■ **PAGE EXTRACT**:
# # # #

Dave Miller [:justdave]

Comment 2

•

23 years ago

You have to prevent others from reading if you are going to write anything that depends on the data you read that might change as a result of what you write. For example, on databases where we don't have autoincrement and we don't have a sequence counter, if you're going to get the next bug ID you have to lock everyone else out of reading from the bugs table until you determine what the next available bug ID is and snag it for yourself, otherwise another process might try to grab the same ID.

Bradley Baetz (:bbaetz)

Comment 3

•

23 years ago

Right- that was my comment in the pgsql bug. This brings up annother issue (Aside from 'why are we having technical discussions in bugzilla again'...). In postgres, sequence values, are always allocated, and never rolled back (to avoid blocking a transaction while waiting for a commit). This means that it is possible for holes to appear, either if you rollback (which we're not going to do), or if theres an error in a later statement in the same transaction. Since the number of INSERTs we do to the bugs or attachments tables (which are the only improtant ones which use ids) are small, does anyone see a problem with either locking the bugs table, and using MAX trick, or using a separate table which is locked? The latter is probably better, but may be a pain to impl is a cross-db fashion Anyone know what mysql does for that?

Matthew Tuck [:CodeMachine]

Reporter

Comment 4

•

23 years ago

>> Indeed, I'm not sure we need to prevent script termination >> outside of transactions at all. > Only if all dbs support transactions. Like I said, for MySQL we can still suppress TERM within a logical transaction even if we can't use a database transaction. >> Read locks are unnecessary for transactions in PostgreSQL, since it will >> maintain an old copy of the data for the reader. > This is untrue. See my comments in the pgsql bug, giving examples where this > is not the case. I'm not sure what you mean here. > Currently, it is theoetically possible for show_bug.cgi, for example, > to show a different topic in the <title> than on the page, if a > process_bug happened between the two queries. Isn't this what read transactions fix? > you have to lock everyone else out of reading from the bugs table until you > determine what the next available bug ID is and snag it for yourself, > otherwise another process might try to grab the same ID. OK, I believe two clashing transactions of this type would cause one to need to be retried, which is where you might want to write lock the number, but I think it would be better to pass this to something like PerformTransaction and then you don't need to lock since it can handle retrying transparently.

Matthew Tuck [:CodeMachine]

Reporter

Comment 5

•

23 years ago

I think a separate table for seqnums is good. I'm not sure how a separate table is not cross-db compatible, it would seem the opposite to me. It also doesn't require locking the whole record in MySQL, so wouldn't block bug updates for example.

# # # #

■ **SUPPLIED INFORMATION**:
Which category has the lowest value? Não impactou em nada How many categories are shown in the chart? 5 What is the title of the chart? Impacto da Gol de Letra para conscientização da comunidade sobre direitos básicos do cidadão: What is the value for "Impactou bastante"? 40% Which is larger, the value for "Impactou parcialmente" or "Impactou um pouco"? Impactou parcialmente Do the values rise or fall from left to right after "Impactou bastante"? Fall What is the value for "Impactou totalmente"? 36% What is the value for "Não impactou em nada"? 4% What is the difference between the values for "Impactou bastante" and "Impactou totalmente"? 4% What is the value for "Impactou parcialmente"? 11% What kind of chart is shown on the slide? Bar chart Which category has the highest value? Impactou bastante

# # # #

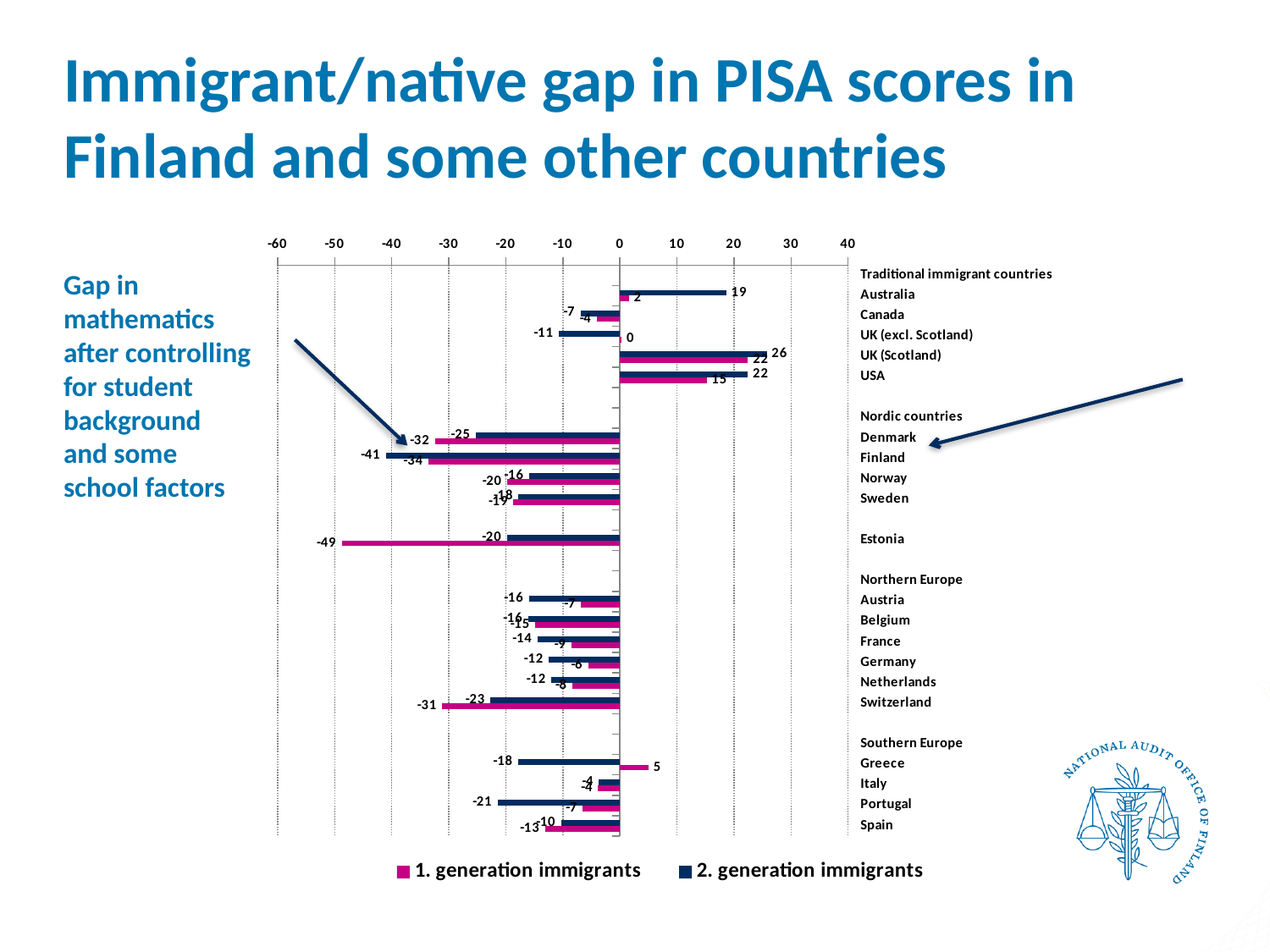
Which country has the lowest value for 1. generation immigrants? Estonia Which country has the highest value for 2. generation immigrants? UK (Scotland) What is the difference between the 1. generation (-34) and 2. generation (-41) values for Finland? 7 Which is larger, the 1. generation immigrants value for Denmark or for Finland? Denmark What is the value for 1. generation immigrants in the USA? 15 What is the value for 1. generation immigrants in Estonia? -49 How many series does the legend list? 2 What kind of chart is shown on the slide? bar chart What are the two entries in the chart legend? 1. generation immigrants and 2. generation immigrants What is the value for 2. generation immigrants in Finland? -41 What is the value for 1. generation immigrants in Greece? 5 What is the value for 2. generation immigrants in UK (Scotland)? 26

# # # #

■ **REQUIRED TASKS**:
1/ Extract from the database locking discussion the passage starting at "Dave Miller [:justdave]" and ending at "Bradley Baetz (:bbaetz)".
2/ In the database locking discussion, which tables are named as the only important ones that use ids?
3/ Write what follows the last comment in the database locking discussion.

■ **OUTPUTS BY TASK**:
1/
Dave Miller [:justdave]

Comment 2

•

23 years ago

You have to prevent others from reading if you are going to write anything that depends on the data you read that might change as a result of what you write. For example, on databases where we don't have autoincrement and we don't have a sequence counter, if you're going to get the next bug ID you have to lock everyone else out of reading from the bugs table until you determine what the next available bug ID is and snag it for yourself, otherwise another process might try to grab the same ID.

Bradley Baetz (:bbaetz)

2/ The bugs and attachments tables.

3/
Bradley Baetz (:bbaetz)

Comment 6

•

23 years ago

>> This is untrue. See my comments in the pgsql bug, giving examples where this >> is not the case. >I'm not sure what you mean here. http://bugzilla.mozilla.org/show_bug.cgi?id=98304#c19 and followups. >> Currently, it is theoetically possible for show_bug.cgi, for example, >> to show a different topic in the <title> than on the page, if a >> process_bug happened between the two queries. ?Isn't this what read transactions fix? Yes, but we don't actually do that for show_bug, and since that has to read from the main db, I don't think we want to. That point was more the "we need to audit locking" rather than to do with transactiosn directly, though. >OK, I believe two clashing transactions of this type would cause one to need to >be retried, which is where you might want to write lock the number, but I think >it would be better to pass this to something like PerformTransaction and then >you don't need to lock since it can handle retrying transparently. We want to avoid retrying. You'd have to pass a sub in, (and then we'd use serialised transactions, not read committed), and we'd just waste processing time which a simple lock could be avoid. There may be cases where this is needed; I can't think of any off hand

Bradley Baetz (:bbaetz)

Comment 7

•

23 years ago

postgresql actually does use a separate table - the serial datatype is a shortcut for an int field with a default value of the next value from a sequence. See http://developer.postgresql.org/docs/postgres/datatype.html#DATATYPE-SERIAL I don't know what mysql does with auto_incrememnt in transactions.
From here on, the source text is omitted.